PROBLEM A:
In the email comparing iBATIS and Hibernate, which framework does the writer recommend when the application's database already exists?

DOCUMENT EXTRACT:
Well...yes.  Possibly better.  Hibernate simply uses the package
structure in which you place the XML files as the namespace (just like
a class), because it's a mapping between classes and tables.  iBATIS
has a more abstract/artificial namespace that's only needed because
you can put the files anywhere.  I actually prefer Hibernate's
approach, and it's something we may use in iB3.  With SQL Mapping in
Annotations and possibly some generated CRUD stuff in iB3, the
namespaces really become blurred.  The only people who will not like
that approach are those who don't like putting their XML mapping files
in their classpath (which I'm hoping is rare -- I see no reason to put
them anywhere but in the classpath).

As a more general recommendation, I'd say:  If the database for your
application already exists, then use iBATIS.  If you get to create it
from scratch, use Hibernate.

There are other factors of course...if your app is heavily based on
reports or complex/large queries and lists of lots of objects...then
iBATIS will be significantly faster and easier in the long term.  But
if it's pretty much a form based CRUD app, Hibernate will do nicely
and will save you some typing.  Also, how much OO experience does your
team have vs. SQL experience?

Anyway, in the end you should run two spike tests of each framework.
Implement a vertical slice of your application, preferrably one of the
more difficult ones, using both.

Also, consider this post to our list last week:

"I am responsible for building a scalable and high performance data
access layer for our keyword search application, which is of
distributed nature, and have convinced the team for IBATIS. We did
some pilot and comparative studies for our requirements IBATIS is
winner among pure JDBC, IBATIS, Hibernate, Java Persistence


On 7/5/07, Ashok Madhavan <ashok.madhavan@gmail.com> wrote:
> Hi All,
> we are presently using iBatis in one of our project. In that project there
> are lots of objects which need the CRUD and some CRUD + something more. we
> really like the namespace feature in iBatis and use to the max here. We use
> Abator to do the code generation. We use a common DAO ( and Impl) for those
> object which just need the CRUD. In those cases where the object needs
> additional methods other than CRUD, we create new DAO Interface and Impl for
> those additional methods. We use the namespace to differentiate the
> different objects. With Spring, we inject the proper namespace and the
> proper dao. We use Struts for the front-end. We inject the DAO into Struts
> using Spring. For objects needing just CRUD, we use the same Action class.
> For objects needing more than CRUD, we extend this action class and
> implement the new methods.
> So if need a new object which needs CRUD, all we need to do is
> create java objects/xml with abator
> create new JSPs
> create new struts mapping
> add struts changes to the spring config file. If we need a new Object which
> has CRUD + more, all we do is
> first four steps as above
> New Dao and Impl extending the common DAO and Common Impl for the additional
> methods.
> New Action Class extending the common Action class for the additional
> methods.
> and we are done. The productivity of the team is pretty high because of the
> above reasons. And testability is sky-high too.
> Now i am coming to my question. In a new project, we are also thinking of
> Hibernate. For this project most of the people who will be working will  be
> new to Hibernate as well as iBatis. I feel with the name space stuff,
> code-generator etc, iBatis provides a better approach with respect to fast
> churn of testable code. other things like performance etc might remain the
> same.
> is my assumption right. Does Hibernate have namespace support like in
> iBatis.
> Looking forward for your valuable comments and suggestions.

PROBLEM B:
Return each line of the listing that contains the string "space".

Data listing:

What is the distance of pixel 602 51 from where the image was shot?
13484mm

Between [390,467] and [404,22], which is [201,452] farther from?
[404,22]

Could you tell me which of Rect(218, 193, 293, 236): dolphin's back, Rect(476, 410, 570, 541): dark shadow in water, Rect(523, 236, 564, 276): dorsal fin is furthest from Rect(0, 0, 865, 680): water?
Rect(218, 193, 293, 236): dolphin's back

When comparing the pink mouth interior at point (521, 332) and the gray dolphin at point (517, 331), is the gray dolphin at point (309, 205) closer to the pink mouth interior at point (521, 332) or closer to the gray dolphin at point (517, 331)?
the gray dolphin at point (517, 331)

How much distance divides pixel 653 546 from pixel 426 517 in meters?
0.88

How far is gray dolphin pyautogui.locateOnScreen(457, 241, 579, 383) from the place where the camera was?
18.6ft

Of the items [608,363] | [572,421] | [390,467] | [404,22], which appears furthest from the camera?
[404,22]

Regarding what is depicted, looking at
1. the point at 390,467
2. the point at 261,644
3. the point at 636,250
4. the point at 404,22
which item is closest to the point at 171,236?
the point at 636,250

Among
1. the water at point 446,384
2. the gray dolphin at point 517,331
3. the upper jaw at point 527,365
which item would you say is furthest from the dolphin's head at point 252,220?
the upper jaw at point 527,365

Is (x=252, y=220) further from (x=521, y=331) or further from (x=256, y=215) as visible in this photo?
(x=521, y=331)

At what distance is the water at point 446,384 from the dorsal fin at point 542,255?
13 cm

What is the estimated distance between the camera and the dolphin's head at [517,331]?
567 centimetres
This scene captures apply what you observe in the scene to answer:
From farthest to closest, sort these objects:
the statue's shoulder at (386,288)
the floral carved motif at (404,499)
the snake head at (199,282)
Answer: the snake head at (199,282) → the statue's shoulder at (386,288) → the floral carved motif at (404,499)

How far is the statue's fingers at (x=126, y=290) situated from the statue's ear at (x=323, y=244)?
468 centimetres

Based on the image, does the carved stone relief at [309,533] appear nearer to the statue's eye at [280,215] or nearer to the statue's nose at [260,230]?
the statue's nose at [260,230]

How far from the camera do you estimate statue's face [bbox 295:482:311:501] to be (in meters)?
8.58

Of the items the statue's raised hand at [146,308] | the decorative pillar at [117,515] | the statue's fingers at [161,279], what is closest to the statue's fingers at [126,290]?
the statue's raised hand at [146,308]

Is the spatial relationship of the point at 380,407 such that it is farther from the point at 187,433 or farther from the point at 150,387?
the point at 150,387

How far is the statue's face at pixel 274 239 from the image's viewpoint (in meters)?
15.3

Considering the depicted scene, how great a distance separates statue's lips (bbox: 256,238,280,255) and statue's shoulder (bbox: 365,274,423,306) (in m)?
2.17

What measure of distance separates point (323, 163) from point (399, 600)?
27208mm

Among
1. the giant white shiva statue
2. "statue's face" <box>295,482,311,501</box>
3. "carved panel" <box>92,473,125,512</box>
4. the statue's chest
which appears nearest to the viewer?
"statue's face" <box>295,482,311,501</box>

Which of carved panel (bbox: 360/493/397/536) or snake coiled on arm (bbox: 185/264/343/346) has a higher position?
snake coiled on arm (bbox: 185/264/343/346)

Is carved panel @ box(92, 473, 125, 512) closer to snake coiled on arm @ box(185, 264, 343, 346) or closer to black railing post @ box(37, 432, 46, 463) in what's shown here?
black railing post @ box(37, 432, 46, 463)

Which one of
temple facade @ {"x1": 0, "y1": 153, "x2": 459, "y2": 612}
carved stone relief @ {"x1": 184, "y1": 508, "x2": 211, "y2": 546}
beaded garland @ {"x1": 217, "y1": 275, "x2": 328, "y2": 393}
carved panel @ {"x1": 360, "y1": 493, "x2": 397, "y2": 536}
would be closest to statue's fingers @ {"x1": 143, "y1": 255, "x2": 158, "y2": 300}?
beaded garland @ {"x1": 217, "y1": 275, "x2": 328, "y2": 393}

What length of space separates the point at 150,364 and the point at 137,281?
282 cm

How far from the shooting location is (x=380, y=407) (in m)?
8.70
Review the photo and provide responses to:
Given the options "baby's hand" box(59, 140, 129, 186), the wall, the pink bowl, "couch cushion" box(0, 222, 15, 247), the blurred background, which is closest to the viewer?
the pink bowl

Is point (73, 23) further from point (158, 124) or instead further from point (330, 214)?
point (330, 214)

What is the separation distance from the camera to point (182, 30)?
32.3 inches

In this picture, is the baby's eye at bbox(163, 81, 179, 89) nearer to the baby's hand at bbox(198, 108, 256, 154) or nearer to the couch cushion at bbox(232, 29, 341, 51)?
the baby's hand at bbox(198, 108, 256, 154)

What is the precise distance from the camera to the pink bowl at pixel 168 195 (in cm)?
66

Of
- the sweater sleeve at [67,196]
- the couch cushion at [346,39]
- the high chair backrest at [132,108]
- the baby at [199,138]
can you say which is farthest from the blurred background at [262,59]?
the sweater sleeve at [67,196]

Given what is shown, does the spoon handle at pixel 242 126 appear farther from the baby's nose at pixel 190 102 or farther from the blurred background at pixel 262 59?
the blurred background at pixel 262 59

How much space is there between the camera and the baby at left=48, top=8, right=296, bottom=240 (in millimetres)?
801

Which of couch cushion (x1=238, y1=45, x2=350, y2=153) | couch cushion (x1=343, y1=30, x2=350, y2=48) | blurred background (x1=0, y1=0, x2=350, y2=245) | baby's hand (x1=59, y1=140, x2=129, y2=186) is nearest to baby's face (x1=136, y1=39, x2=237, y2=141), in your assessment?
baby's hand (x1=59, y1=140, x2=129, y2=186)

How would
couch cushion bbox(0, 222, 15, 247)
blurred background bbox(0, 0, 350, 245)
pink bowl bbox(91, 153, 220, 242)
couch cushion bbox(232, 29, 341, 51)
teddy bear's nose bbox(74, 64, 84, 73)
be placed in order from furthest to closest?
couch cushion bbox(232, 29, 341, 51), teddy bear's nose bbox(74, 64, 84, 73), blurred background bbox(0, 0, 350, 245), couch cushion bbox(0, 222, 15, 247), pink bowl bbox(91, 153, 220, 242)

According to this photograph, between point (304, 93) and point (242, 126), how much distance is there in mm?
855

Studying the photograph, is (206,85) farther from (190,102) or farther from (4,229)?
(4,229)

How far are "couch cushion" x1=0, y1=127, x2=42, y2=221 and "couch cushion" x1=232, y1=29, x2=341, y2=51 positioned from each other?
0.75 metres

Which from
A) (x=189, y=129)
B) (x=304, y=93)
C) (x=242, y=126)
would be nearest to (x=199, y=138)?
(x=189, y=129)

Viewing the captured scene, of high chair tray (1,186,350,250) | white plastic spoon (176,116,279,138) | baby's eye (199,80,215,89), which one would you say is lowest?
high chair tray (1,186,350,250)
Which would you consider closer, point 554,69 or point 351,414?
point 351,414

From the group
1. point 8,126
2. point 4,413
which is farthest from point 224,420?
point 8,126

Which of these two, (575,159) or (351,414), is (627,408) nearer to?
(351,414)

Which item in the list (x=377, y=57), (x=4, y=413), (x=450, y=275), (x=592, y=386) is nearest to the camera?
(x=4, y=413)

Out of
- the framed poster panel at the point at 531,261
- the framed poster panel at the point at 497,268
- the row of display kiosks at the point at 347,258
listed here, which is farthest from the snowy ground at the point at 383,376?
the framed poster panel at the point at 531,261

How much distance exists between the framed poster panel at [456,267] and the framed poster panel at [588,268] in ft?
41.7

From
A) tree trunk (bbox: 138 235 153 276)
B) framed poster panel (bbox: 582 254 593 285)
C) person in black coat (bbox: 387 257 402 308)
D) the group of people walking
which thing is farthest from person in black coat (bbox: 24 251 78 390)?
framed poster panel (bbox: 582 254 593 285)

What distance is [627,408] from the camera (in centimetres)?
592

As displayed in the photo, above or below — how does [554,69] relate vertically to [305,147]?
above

CORRECT RESPONSE A:
iBATIS

CORRECT RESPONSE B:
What length of space separates the point at 150,364 and the point at 137,281?
How much space is there between the camera and the baby at left=48, top=8, right=296, bottom=240 (in millimetres)?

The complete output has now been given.